Paying My Respects: Connie Wentzel
Connie Wentzel died in the weeks before Christmas. We attended her Memorial Service yesterday at Plymouth Church in Seattle.
I had worked with Connie for five years, 1991 – 1996, when she was the Church Business Administrator and I was Senior Minister. She came to Seattle to be near children and grandchildren, leaving a position at Yale Divinity School. After her stint as CBA, Connie continued as a member of Plymouth.
The tributes to Connie were many and thoughtful. One word I didn’t hear used to describe her was “elegant.” But she was elegant, at least I thought so. She possessed a certain stylish grace, not only or even primarily in how she dressed, but in her temperament and the way she handled herself.
My early years at Plymouth were not easy ones. As a pastor you never quite know what you’re getting yourself into with a new congregation.
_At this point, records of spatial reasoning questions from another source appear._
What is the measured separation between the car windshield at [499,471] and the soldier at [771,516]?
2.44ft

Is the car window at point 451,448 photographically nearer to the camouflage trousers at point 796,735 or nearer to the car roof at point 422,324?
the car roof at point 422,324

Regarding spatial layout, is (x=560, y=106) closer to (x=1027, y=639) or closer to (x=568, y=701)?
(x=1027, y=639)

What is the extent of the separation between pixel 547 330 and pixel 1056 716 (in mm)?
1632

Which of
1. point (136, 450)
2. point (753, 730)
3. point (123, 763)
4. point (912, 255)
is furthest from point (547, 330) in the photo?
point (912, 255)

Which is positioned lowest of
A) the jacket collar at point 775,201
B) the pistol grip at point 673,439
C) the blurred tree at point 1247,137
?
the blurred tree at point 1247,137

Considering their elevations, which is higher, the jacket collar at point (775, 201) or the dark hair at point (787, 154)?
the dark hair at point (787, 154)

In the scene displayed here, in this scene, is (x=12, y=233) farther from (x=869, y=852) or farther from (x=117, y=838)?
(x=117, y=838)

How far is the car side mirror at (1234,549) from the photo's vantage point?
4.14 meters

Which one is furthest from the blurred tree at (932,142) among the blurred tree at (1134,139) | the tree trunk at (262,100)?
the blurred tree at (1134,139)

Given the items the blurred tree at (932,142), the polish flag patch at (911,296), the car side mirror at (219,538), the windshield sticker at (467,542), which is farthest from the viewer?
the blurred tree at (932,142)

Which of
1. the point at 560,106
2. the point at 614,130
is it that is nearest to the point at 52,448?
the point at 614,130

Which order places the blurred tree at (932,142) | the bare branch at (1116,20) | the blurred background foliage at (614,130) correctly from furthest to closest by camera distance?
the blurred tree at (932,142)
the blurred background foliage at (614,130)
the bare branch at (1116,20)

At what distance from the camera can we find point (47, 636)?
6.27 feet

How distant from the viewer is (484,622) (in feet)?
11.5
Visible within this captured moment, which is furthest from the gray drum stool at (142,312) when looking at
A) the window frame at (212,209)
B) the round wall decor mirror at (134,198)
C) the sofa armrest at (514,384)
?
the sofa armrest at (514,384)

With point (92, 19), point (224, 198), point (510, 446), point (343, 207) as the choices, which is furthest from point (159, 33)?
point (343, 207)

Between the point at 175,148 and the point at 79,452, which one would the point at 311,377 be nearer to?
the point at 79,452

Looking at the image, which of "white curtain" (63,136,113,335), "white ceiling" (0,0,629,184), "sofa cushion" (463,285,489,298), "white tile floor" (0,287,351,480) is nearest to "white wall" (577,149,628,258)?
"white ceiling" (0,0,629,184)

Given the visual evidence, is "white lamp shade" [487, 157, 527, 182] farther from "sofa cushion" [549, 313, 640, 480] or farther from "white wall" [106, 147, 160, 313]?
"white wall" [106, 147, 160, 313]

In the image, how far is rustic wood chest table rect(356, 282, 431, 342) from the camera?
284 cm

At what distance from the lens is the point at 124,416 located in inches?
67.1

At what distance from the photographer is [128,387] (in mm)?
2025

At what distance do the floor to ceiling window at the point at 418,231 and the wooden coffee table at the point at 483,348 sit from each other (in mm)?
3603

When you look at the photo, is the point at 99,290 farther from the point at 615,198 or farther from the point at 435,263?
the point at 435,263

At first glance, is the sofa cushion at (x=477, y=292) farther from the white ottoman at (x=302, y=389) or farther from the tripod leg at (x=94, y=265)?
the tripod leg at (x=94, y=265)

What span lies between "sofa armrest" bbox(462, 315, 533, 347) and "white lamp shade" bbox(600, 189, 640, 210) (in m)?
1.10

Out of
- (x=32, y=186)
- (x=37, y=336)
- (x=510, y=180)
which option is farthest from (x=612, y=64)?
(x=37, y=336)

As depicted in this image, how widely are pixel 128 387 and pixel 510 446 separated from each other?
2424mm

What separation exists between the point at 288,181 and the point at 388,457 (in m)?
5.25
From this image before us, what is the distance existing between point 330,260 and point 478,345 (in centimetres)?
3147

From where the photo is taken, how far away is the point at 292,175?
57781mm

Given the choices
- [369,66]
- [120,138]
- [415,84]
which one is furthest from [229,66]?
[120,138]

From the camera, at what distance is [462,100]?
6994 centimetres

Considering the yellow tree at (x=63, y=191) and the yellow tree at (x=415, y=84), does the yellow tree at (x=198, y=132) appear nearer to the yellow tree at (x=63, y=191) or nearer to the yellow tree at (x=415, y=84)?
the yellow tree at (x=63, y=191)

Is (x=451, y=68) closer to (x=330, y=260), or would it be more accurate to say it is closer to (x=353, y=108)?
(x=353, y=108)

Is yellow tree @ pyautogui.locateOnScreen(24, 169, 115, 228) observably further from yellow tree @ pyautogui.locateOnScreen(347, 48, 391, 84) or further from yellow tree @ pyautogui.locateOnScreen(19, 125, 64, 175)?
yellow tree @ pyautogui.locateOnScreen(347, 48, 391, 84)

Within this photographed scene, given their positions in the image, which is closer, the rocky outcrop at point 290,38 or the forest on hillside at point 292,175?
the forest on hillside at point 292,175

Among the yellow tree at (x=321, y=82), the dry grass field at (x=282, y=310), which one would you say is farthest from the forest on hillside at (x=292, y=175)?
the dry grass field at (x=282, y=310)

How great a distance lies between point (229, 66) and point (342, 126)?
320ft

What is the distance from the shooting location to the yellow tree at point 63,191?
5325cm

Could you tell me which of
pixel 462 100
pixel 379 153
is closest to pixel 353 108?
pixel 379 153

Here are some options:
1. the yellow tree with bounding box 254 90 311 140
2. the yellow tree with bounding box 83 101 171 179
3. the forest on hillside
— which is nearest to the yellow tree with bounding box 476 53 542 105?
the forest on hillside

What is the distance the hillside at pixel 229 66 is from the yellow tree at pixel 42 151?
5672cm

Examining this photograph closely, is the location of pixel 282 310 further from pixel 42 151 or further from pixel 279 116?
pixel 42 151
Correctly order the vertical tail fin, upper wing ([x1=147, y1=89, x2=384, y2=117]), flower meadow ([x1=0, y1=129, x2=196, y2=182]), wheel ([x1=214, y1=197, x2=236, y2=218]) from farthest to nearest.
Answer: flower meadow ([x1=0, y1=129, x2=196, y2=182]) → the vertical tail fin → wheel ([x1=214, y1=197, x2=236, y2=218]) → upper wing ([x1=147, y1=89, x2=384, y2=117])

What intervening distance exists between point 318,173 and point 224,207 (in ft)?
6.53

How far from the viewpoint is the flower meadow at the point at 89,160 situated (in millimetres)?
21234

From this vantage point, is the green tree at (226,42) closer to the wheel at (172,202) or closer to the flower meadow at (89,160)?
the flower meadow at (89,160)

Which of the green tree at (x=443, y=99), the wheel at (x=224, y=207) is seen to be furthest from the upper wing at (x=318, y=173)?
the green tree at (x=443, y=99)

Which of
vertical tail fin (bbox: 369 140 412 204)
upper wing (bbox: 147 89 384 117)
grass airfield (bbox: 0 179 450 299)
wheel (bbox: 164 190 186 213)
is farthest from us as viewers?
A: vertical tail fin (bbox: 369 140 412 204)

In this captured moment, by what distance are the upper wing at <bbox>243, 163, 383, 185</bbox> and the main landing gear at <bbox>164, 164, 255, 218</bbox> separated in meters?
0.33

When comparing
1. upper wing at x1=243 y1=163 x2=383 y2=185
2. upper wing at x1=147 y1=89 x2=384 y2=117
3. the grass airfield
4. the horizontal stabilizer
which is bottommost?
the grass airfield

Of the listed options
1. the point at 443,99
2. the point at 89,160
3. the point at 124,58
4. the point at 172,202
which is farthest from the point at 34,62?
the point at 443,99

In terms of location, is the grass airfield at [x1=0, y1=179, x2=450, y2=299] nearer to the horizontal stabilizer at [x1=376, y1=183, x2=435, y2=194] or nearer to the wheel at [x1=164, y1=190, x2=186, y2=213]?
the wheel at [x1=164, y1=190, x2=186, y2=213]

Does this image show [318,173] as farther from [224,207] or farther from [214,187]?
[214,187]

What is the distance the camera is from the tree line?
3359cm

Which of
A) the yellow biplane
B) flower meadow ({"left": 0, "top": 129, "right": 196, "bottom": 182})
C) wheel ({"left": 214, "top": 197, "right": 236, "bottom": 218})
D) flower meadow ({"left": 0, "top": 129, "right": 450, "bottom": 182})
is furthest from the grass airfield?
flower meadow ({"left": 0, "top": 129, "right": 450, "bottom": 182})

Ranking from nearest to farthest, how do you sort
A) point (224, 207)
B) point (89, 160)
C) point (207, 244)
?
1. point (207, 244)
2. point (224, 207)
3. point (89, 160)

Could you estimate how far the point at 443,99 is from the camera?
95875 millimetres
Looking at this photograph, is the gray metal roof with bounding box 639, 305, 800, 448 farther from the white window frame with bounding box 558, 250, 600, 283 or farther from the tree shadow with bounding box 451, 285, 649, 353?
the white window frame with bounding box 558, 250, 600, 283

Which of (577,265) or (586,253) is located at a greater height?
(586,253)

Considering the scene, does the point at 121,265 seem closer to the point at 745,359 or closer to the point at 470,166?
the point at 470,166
Like people falling in love, both parties have a tendency to see in the other what they want to see. And so it is with congregations, which are always more complex and vexed than you want to imagine.
Not infrequently Connie would come into my office (our offices were next door to one another) in order to check-in. She would listen to my various puzzlements and frustrations and then say, with a French pronunciation, “Courage,” which sounds like “cur’age.” Elegant.
It was a good word and an apt one. No long drawn out analyses. No attempts to fix or advise. Just “Courage.” As if to say, “Buck up, buster, and get on with it.” Occasionally, I would find it irritating. As in, “easy for you to say,” (though it wasn’t — she’d been through some hard things in her life). But generally I considered it a vote of confidence. As in “you can do it.”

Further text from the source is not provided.